The groan was more about the perennials I haven't finished digging and/or pruning, and about the field of flax Scott still has to take off, although the snow won't stay long and there will surely be an opportunity to get the harvest in. We did get about two inches of precipitation though, before the snow, and that doesn't help.
I've booked a flight to Kelowna for the end of the month (thanks for the air miles, Pop! I didn't want to spend money on travel when I'm not working, although that is the best time to take a trip, isn't it — when you don't have to hurry to get there and back in a finite number of days) and Joan just texted that she is already making up the guest room for me. It's too bad our sister Karen won't be there at the same time, as it is such a pleasure for the three of us to be together, but her plans and mine haven't meshed this fall. She and her hubby are going at Christmas, while I avoid air travel in winter (long delays sat in planes on tarmacs while they de-ice the wings is not for me); but I've offered to house-sit with her three small dogs while they're away. Christmas, to me, has become a day like any other and I'm not sentimental about it, though I have fond memories of family Christmases in the distant past. I'll think of my week at Karen's as my Margo Retreat, when I'll have many opportunities to go and see relatives and old friends during the time I'm alone there.

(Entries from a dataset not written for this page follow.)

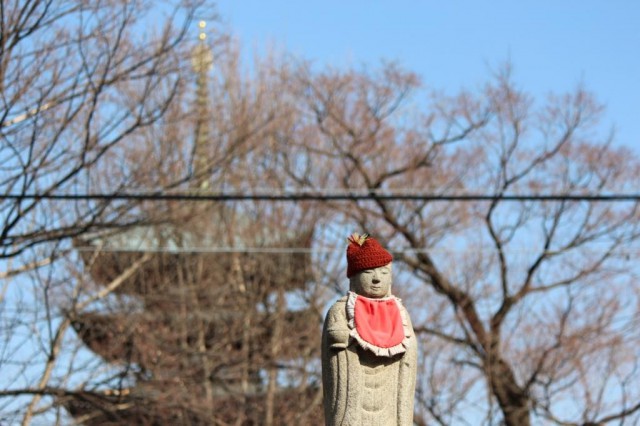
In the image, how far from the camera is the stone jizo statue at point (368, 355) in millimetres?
10219

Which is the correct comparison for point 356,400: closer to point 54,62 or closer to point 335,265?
point 54,62

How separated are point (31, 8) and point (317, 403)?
14592 mm

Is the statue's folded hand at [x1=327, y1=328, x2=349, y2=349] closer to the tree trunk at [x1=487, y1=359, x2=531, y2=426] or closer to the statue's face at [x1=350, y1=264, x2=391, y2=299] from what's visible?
the statue's face at [x1=350, y1=264, x2=391, y2=299]

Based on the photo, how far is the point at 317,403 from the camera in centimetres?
2870

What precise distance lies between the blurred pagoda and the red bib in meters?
13.2

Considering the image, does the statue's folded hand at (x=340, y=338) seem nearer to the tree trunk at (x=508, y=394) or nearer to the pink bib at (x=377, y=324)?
the pink bib at (x=377, y=324)

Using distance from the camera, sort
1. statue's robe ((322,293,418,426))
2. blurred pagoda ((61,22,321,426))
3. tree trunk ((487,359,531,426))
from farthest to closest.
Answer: tree trunk ((487,359,531,426)) → blurred pagoda ((61,22,321,426)) → statue's robe ((322,293,418,426))

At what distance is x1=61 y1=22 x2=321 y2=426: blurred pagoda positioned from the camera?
24.8m

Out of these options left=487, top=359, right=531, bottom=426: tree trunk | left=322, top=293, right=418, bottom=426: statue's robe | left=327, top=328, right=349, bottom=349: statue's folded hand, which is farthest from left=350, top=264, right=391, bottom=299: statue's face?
left=487, top=359, right=531, bottom=426: tree trunk

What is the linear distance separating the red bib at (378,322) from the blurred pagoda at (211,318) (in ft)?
43.3

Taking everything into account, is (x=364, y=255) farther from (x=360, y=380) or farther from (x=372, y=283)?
(x=360, y=380)

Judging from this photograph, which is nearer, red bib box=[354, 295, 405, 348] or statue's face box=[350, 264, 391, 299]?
red bib box=[354, 295, 405, 348]

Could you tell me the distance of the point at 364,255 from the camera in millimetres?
10469

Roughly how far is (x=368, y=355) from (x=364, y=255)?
2.59 feet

Even though Margo is only 20 minutes down the road, I go there infrequently. One afternoon this week I went to Karen's to get some cheesecloth (to strain the motherwort tincture I made), and hoped the two of us might go into the village and to Mom's grave in the cemetery on its periphery. Karen had already been to town that day so instead we had a cup of coffee and a good long chat at her place, looking through the glass of her picture window at the lake upon which floated dozens of gulls and Canada geese. When I left, I hesitated a long time at the corner where I finally turned toward home, rather than toward Margo, which was tugging hard at my heartstrings. Home is home, I guess, and always will be. But I made the "sensible" choice and came home to GGFarm before dark descended and moose and deer would be more of a danger on the roads.